Michael Morpurgo – The Best Christmas Present in the World

photo credit: The Guardian

The Kings Hall in Ilkley was packed full of excited faces both young and old awaiting the arrival of storyteller supreme Michael Morpurgo to the stage.  The tickets were snapped up having seen that one of the kids favourite authors would be a short train hop away, but I’d not looked at the programme of what he would be doing so we had a lovely sense of anticipation guessing how the hour in his company would unfold.  It was interesting to see that there were 6 mics and some music stands on the stage together with a printed copy of Good King Wenceslas on our chairs, giving a clue that it would not simply be a Q&A session with Michael or him discussing his books.

On strode Coope, Boyes and Simpson an English folk a cappella ensemble followed by Michael in his trademark red suite carrying a hardback notebook ready to tell us a tale.  Now the boys book club branched out earlier this year by reading some children’s literature, namely Shadow, by Morpurgo and two things that struck me about his writing was his clever use of a vehicle to explore his stories (usually an animal) and the fact that he does not patronise his readers in any way.  This enables him to tackle some very big themes with intelligence and emotional integrity.

It was lovely to hear Michael tell the story of The Best Christmas Present in the World, drawing the audience into the story through the purchase of an old desk that he wanted to renovate over the Christmas holidays but while doing so he found and old sealed box.  Curiosity gets the better of him and he breaks the seal to find a letter written on Christmas Day by a captain in the trenches at Ypres.  The letter goes on to tell the story of how British and German forces famously laid down their arms to come together in no mans land to play a game of football.  The story is powerfully and delicately told and conjures up both the horror and folly of war but also that no matter how much the “enemy” is demonised they are in many case the same as us, a fact ably demonstrated as Jim Mcpherson, a teacher from Dorset, clambers over the trenches to come face to face with his counterpart a cellist from Dusseldorf.  They share rations, chat about wanting peace and how they wish that the war could be settled by a game of football.

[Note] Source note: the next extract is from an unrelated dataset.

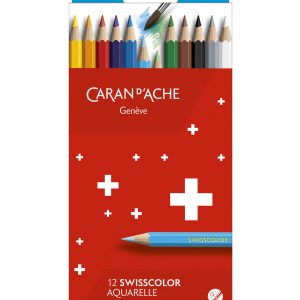 Caran d’Ache Swisscolor Kleurpotlood Aquarel – 12stuks in karton etui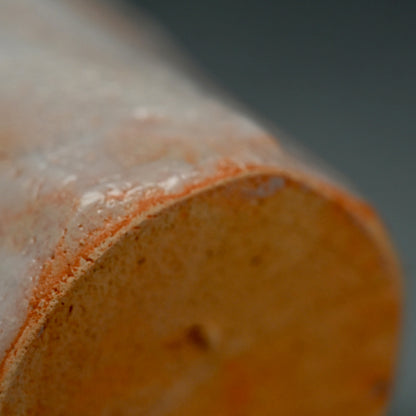 現代竹形志野花瓶 LNT ー加藤孝造「志野竹花入」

The story unfolds through the storytelling of Morpurgo interspersed with songs sung in English, French and German.  I was unsure at first on this mix but it proved increasingly powerful and became a really unique duet between the choir and Morpurgo.

The letter was sent home by Jim to his wife Connie and the narrator sets out on Christmas morning to see if he can find her and to deliver the letter back to her (The Best Christmas Present in the World).  Connie is found, alone, 101 in a nursing home the staff explaining that she never has any visitors.  Her eyes light up as the letter is read to her “I knew you’d come back she says” at which point the whole audience is conducted by Morpurgo in a rendition of Good King Wenceslas which was a powerful and touching moment.

Jim’s fate was sealed on boxing day 1914 as he led a charge on a German machine gun post and was killed, his body never found but lying still beneath the blood soaked earth of Belgium.  The narrator travels out to Ypres to walk in Flanders Fields and to find the spot where the football game took place and to say out loud to Jim that there is now peace, that he was loved and remembered still.

I’m so glad that I knew nothing about what was going to unfold in this hour of breathtaking storytelling, and whilst it is not yet Christmas time this was an incredibly uplifting but poignant tale.  Spellbinding storytelling.